[Lines of data]
>> start

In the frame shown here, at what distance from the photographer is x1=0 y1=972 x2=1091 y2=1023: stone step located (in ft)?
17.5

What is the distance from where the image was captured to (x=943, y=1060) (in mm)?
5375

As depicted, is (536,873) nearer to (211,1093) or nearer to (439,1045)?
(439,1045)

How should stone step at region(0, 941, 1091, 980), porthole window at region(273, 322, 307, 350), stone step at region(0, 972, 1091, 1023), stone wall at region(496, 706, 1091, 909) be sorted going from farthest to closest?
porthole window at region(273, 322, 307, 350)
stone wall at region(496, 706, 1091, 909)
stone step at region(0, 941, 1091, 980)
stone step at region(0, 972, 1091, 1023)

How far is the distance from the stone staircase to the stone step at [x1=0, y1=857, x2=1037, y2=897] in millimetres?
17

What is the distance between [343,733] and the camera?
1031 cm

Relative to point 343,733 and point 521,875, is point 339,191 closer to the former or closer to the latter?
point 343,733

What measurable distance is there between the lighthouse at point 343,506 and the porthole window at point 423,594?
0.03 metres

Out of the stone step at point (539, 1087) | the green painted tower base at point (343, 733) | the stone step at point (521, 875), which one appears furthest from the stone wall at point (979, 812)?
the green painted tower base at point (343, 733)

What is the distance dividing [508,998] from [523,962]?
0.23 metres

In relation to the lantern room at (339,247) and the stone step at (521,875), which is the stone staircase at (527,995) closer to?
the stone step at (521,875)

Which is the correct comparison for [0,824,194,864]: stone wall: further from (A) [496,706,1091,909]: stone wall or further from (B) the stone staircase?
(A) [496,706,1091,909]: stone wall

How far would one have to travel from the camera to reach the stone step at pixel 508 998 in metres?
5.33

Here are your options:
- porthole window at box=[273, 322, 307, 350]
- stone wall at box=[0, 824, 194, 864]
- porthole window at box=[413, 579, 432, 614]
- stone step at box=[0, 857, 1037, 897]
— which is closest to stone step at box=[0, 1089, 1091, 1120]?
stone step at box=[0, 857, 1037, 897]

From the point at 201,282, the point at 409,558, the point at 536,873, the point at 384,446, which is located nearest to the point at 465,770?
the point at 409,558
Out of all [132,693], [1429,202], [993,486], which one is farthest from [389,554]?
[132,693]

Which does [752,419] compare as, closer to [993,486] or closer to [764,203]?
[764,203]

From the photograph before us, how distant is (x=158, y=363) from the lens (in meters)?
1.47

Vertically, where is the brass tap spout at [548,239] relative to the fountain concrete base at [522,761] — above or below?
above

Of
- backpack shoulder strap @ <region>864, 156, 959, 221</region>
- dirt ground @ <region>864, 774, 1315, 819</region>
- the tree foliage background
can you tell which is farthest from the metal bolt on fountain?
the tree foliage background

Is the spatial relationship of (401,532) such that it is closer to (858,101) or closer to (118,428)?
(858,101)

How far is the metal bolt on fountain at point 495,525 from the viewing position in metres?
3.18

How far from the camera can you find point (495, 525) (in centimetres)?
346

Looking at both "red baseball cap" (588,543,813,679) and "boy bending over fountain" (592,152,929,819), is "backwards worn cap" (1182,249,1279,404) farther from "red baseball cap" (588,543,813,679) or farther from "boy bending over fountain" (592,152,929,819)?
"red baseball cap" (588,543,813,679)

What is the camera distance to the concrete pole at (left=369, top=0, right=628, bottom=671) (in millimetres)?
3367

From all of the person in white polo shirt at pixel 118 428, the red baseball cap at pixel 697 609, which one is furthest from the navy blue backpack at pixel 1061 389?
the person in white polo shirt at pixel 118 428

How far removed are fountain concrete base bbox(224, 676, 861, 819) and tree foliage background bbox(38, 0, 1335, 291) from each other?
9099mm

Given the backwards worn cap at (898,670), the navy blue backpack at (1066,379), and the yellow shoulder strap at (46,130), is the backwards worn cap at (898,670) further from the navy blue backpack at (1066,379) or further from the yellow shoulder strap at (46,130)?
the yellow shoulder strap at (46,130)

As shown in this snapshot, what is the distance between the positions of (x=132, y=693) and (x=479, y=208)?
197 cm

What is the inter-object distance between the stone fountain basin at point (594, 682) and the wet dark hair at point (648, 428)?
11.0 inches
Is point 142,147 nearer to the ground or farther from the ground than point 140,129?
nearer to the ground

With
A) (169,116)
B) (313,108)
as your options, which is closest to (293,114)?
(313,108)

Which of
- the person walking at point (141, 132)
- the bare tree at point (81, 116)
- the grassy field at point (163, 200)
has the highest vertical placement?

>> end

* Task objective *
Please reproduce the rows starting with the line that contains "Is point 142,147" and ending with the last row, substituting "choices" for "options" and leaving everything else unchanged.

* Solution to this task *
Is point 142,147 nearer to the ground or farther from the ground than point 140,129?
nearer to the ground

With
A) (169,116)
B) (313,108)
as your choices, which is closest to (293,114)?
(313,108)

Which of
- the person walking at point (141, 132)
- the bare tree at point (81, 116)
- the grassy field at point (163, 200)
has the highest vertical placement?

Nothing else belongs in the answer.